*Exercise requirements:*
Render the material below as a numbered list, one line per number, and skip any blank lines.

(Items listed in a dataset)
========================================================================

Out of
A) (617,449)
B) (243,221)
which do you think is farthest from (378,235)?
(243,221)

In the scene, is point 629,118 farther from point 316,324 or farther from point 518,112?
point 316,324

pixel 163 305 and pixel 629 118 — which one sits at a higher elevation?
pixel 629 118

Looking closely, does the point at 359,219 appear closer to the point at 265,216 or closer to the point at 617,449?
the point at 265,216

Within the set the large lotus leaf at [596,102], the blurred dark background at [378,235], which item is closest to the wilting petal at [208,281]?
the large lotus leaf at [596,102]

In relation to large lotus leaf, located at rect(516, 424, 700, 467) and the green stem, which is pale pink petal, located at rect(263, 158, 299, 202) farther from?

========================================================================

*Output for this exercise:*
1. Out of
2. A) (617,449)
3. B) (243,221)
4. which do you think is farthest from (378,235)?
5. (243,221)
6. In the scene, is point 629,118 farther from point 316,324 or farther from point 518,112?
7. point 316,324
8. pixel 163 305 and pixel 629 118 — which one sits at a higher elevation?
9. pixel 629 118
10. Looking closely, does the point at 359,219 appear closer to the point at 265,216 or closer to the point at 617,449?
11. the point at 265,216
12. Within the set the large lotus leaf at [596,102], the blurred dark background at [378,235], which item is closest to the wilting petal at [208,281]?
13. the large lotus leaf at [596,102]
14. In relation to large lotus leaf, located at rect(516, 424, 700, 467) and the green stem, which is pale pink petal, located at rect(263, 158, 299, 202) farther from?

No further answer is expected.